- Что сделать:
(1) Каким словом жена назвала Достоевского во время одной из перепалок в отрывке о нём и его жене?
(2) Продолжите отрывок о Достоевском и его жене, начав сразу после его последнего предложения.

- Отрывок:
Достоевскому была неприятна эта ревность, он по-прежнему любил одну только жену свою, хотя пыл его она сразу же сумела поубавить постоянными упреками, мелким придирками, а главное — почти полным равнодушием к его литературным трудам и надеждам — вот это-то и есть истинная причина ее ревности, — все более убеждался он. Когда же однажды во время очередной перепалки она хлестнула его словно плетью: «каторжник!» — губы у него задрожали, руки опустились, и он почувствовал вдруг внутри себя страшную пустоту, которую теперь ничем уже нельзя было заполнить.
Если бы он знал тогда, что перед ним психически больной человек, что болезнь эта все прогрессирует, он не отчаялся бы, не охладел к ней, напротив, стерпел бы любые обиды, оскорбления, полюбил бы несчастную еще и жалостью сострадания; но он не знал об этом и сам ужасался, чувствуя, как с каждым ее новым мучительством, с очередным припадком язвительности, могучее, казалось ему, всепобеждающее чувство уходит, истачивается сквозь невидимые миру, но вполне осязаемые им щели и трещины словно прохудившейся от бесхозяйственного отношения к ней души.

- Сохранённые записи:

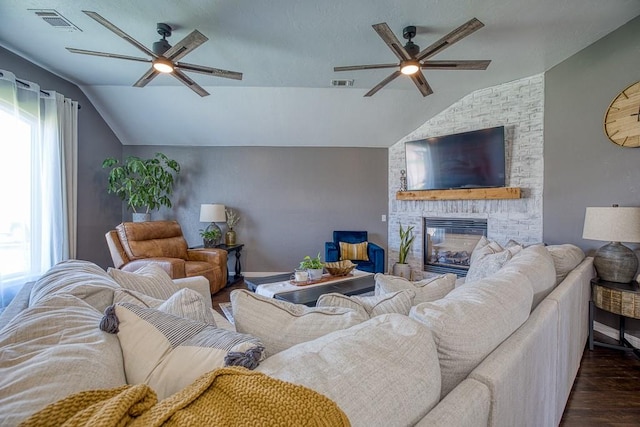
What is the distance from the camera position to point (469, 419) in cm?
62

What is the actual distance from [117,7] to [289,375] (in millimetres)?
3071

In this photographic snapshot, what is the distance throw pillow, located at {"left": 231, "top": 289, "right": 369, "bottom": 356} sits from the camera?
2.80 ft

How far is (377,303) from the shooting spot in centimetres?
120

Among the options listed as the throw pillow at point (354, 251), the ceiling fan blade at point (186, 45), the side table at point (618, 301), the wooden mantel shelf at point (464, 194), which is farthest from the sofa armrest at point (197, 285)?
the wooden mantel shelf at point (464, 194)

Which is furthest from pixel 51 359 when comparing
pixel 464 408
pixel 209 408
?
pixel 464 408

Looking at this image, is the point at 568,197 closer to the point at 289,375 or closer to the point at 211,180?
the point at 289,375

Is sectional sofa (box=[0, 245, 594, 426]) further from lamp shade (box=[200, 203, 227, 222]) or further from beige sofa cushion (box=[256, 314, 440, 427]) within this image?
lamp shade (box=[200, 203, 227, 222])

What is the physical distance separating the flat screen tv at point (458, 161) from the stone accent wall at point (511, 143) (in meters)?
0.16

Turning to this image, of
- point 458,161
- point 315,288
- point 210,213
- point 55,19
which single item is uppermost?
point 55,19

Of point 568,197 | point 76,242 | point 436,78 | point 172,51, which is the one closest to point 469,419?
point 172,51

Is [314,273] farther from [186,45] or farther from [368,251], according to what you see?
[186,45]

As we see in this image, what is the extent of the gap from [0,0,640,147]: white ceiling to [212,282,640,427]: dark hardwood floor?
2903 mm

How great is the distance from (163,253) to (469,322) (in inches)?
162

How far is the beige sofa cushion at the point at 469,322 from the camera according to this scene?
2.64ft
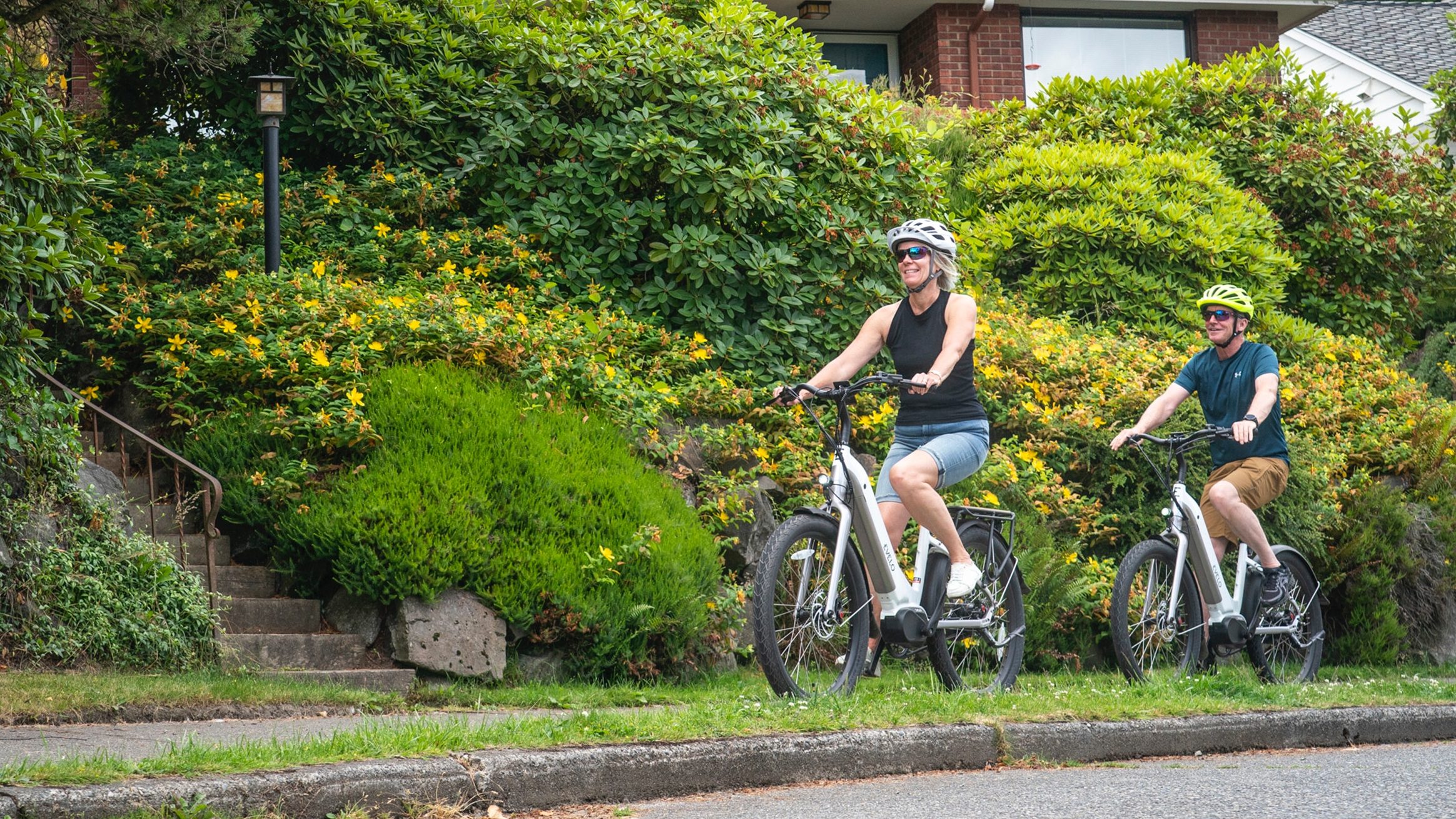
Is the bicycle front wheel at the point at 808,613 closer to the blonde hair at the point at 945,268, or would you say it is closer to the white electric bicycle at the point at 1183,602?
the blonde hair at the point at 945,268

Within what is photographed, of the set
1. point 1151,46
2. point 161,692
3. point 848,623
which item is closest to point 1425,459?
point 848,623

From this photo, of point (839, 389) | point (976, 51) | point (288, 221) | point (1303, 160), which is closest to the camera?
point (839, 389)

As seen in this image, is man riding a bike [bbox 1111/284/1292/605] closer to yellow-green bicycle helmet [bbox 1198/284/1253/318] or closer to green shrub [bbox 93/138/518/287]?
yellow-green bicycle helmet [bbox 1198/284/1253/318]

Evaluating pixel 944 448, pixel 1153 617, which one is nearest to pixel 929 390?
pixel 944 448

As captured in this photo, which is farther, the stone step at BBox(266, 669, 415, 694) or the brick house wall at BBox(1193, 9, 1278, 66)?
the brick house wall at BBox(1193, 9, 1278, 66)

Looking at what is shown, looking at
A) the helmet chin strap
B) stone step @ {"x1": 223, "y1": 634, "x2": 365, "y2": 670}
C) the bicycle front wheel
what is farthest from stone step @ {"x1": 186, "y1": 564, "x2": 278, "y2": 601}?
the helmet chin strap

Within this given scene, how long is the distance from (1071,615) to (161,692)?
5.11 metres

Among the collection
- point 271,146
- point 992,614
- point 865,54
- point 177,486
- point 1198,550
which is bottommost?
point 992,614

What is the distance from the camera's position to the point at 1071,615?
8.34 m

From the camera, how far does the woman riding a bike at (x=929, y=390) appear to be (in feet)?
19.6

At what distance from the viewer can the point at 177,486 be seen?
7.21 m

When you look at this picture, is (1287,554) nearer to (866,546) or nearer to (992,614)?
(992,614)

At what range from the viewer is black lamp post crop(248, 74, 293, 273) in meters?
8.88

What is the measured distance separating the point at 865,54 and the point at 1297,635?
38.5 ft
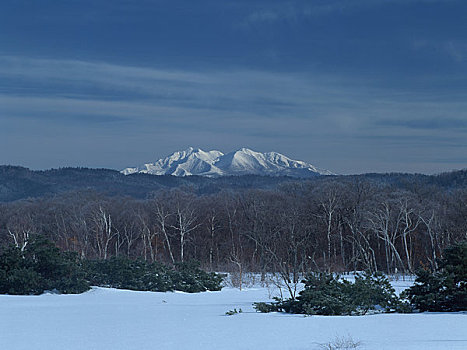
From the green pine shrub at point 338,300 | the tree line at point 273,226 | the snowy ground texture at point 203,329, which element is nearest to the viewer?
the snowy ground texture at point 203,329

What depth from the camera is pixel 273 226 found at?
49844mm

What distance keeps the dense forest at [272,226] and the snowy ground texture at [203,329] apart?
2391cm

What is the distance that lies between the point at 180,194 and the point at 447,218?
32.9m

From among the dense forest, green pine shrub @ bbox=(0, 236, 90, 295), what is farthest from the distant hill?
green pine shrub @ bbox=(0, 236, 90, 295)

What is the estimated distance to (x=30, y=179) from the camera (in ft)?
498

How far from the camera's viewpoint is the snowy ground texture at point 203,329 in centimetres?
803

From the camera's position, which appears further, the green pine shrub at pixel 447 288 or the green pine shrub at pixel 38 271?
the green pine shrub at pixel 38 271

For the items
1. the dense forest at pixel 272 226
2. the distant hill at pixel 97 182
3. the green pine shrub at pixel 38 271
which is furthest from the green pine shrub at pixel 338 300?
the distant hill at pixel 97 182

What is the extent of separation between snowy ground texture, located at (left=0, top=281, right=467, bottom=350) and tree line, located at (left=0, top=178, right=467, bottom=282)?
26.8m

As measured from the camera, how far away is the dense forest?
42.3 metres

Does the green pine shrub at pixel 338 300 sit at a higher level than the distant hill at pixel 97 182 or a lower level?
lower

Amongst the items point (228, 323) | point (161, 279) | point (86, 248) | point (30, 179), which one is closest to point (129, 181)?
point (30, 179)

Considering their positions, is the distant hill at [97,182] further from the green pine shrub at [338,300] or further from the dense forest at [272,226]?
the green pine shrub at [338,300]

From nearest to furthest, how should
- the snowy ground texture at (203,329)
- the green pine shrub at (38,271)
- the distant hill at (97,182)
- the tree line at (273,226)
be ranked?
the snowy ground texture at (203,329), the green pine shrub at (38,271), the tree line at (273,226), the distant hill at (97,182)
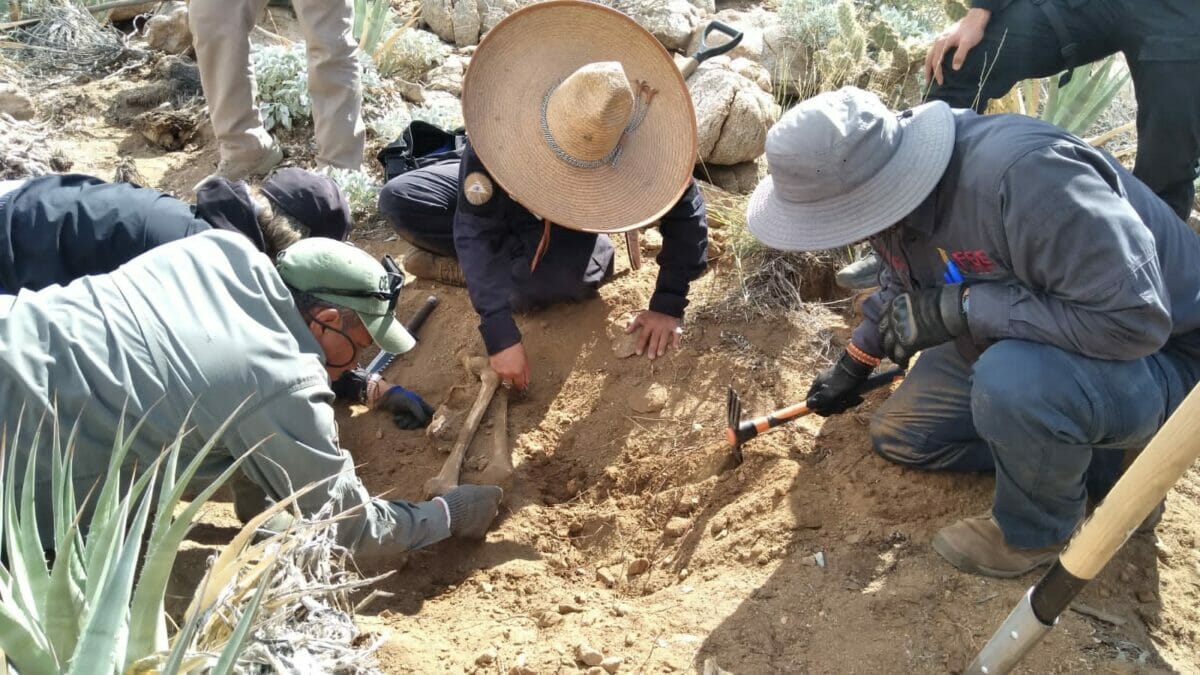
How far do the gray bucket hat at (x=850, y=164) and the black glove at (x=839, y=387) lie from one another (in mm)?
656

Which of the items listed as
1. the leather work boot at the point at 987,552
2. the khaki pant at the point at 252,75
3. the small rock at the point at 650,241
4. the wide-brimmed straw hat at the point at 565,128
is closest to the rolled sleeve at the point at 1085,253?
the leather work boot at the point at 987,552

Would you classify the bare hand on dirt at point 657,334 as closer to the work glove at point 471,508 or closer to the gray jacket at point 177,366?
the work glove at point 471,508

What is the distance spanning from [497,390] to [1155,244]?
2.17 m

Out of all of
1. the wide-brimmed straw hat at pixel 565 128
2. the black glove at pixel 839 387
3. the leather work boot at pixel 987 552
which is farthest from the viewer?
the wide-brimmed straw hat at pixel 565 128

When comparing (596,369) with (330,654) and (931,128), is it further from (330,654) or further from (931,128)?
(330,654)

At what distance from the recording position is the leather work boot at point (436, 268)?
162 inches

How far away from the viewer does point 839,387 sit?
2877 millimetres

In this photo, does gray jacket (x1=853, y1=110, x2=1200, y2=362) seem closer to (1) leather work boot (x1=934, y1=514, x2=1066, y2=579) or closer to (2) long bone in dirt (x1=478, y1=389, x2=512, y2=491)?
(1) leather work boot (x1=934, y1=514, x2=1066, y2=579)

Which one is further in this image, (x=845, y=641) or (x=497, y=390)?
(x=497, y=390)

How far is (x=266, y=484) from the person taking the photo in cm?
236

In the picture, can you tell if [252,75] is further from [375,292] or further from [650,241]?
[375,292]

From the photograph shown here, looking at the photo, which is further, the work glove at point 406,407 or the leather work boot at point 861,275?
the work glove at point 406,407

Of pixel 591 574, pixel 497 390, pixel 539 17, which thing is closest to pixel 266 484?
pixel 591 574

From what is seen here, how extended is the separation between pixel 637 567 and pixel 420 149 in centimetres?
240
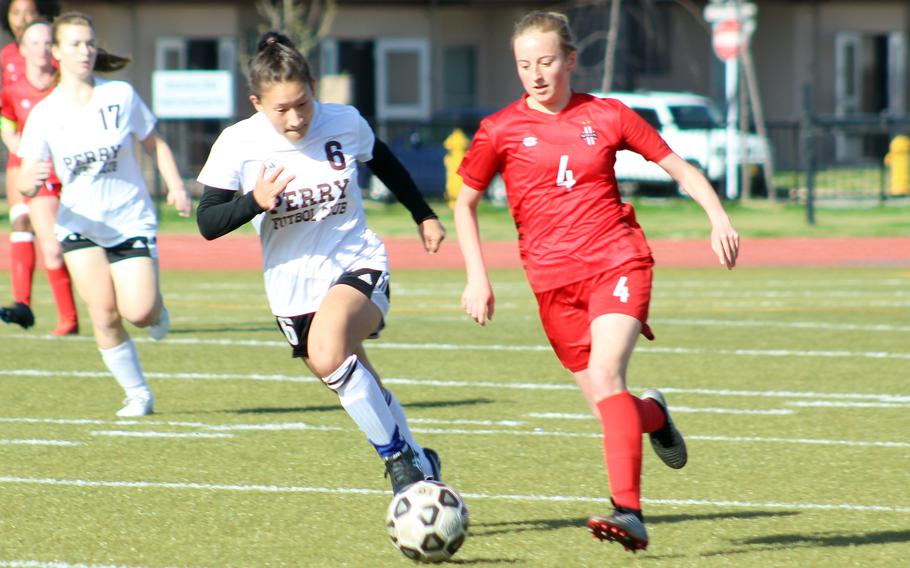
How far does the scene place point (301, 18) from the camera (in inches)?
1406

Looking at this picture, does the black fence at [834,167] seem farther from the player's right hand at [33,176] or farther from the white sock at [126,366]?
the player's right hand at [33,176]

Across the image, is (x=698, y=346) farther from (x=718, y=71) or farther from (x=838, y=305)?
(x=718, y=71)

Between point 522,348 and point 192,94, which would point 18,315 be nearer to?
point 522,348

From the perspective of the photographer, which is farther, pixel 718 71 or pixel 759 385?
pixel 718 71

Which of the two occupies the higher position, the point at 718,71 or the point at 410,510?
the point at 718,71

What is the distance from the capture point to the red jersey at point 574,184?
229 inches

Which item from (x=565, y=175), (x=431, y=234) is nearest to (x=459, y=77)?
(x=431, y=234)

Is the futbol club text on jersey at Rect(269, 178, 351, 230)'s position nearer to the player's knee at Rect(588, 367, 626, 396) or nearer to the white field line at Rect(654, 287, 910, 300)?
the player's knee at Rect(588, 367, 626, 396)

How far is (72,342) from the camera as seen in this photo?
1177 cm

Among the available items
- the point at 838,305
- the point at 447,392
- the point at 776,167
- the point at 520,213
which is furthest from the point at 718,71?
the point at 520,213

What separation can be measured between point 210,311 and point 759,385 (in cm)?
593

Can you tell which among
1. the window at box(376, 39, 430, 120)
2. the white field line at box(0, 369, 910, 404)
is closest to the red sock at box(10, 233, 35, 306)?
the white field line at box(0, 369, 910, 404)

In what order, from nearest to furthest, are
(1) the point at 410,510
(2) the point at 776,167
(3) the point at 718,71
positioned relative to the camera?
(1) the point at 410,510 → (2) the point at 776,167 → (3) the point at 718,71

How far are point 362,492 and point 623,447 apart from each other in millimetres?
1634
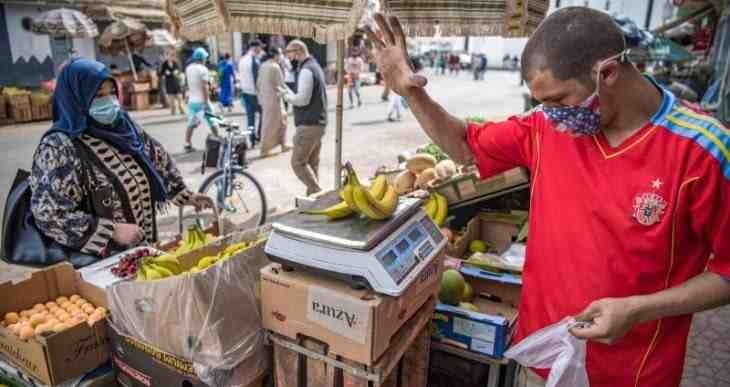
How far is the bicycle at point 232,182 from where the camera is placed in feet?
19.5

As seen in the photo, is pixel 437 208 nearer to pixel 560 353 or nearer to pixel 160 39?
pixel 560 353

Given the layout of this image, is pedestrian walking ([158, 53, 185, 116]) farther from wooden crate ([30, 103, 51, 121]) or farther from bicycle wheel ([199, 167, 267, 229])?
bicycle wheel ([199, 167, 267, 229])

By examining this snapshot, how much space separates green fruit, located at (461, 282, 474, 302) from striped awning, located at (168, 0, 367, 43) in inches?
63.0

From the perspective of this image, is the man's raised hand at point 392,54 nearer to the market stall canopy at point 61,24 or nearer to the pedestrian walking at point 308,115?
the pedestrian walking at point 308,115

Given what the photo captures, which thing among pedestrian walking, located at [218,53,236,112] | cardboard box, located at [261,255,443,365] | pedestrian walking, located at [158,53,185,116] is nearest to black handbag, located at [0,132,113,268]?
cardboard box, located at [261,255,443,365]

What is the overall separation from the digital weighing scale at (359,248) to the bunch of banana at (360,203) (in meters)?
0.03

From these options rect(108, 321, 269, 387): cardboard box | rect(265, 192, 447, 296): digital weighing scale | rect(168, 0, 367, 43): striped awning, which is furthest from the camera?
rect(168, 0, 367, 43): striped awning

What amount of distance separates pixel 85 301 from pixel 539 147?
2429 millimetres

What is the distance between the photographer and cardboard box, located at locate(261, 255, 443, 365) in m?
1.80

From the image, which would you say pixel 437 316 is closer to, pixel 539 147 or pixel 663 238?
pixel 539 147

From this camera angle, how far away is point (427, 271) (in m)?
2.15

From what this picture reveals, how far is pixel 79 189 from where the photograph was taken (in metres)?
2.77

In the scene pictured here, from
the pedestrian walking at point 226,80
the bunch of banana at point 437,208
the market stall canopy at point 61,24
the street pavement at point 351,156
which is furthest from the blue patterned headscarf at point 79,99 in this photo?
the market stall canopy at point 61,24

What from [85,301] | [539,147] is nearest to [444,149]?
[539,147]
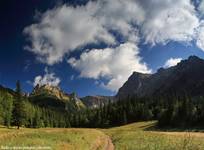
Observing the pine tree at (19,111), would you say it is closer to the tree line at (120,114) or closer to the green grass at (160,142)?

- Ответы:
(1) «Каторжник».

(2)
«Мы были с ней положительно несчастны вместе», — напишет он об этом времени Врангелю через восемь лет. К сожалению, он и сам был слишком раним, слишком мнителен, склонен к преувеличениям. Каждый задевающий сердце жест, каждое ранящее слово воспринимались не просто человеком Достоевским, но и Достоевским-писателем, разделить которых было невозможно. Слова и жесты переходили из сферы человеческих отношений в область творческого воображения, не всегда подвластную воле и тем более рассудку человека, наполнялись иным, порою трагическим смыслом и не сразу и не все откладывались в тайники дожидаться своего часа, когда призовут их воплотиться на бумаге в слова, в предложения, главы, романы, чтобы зажить уже новой духовной жизнью. Достоевский порою и сам уже, возможно, не знал до конца, что принадлежит голой реальности, а что его собственному творческому воображению.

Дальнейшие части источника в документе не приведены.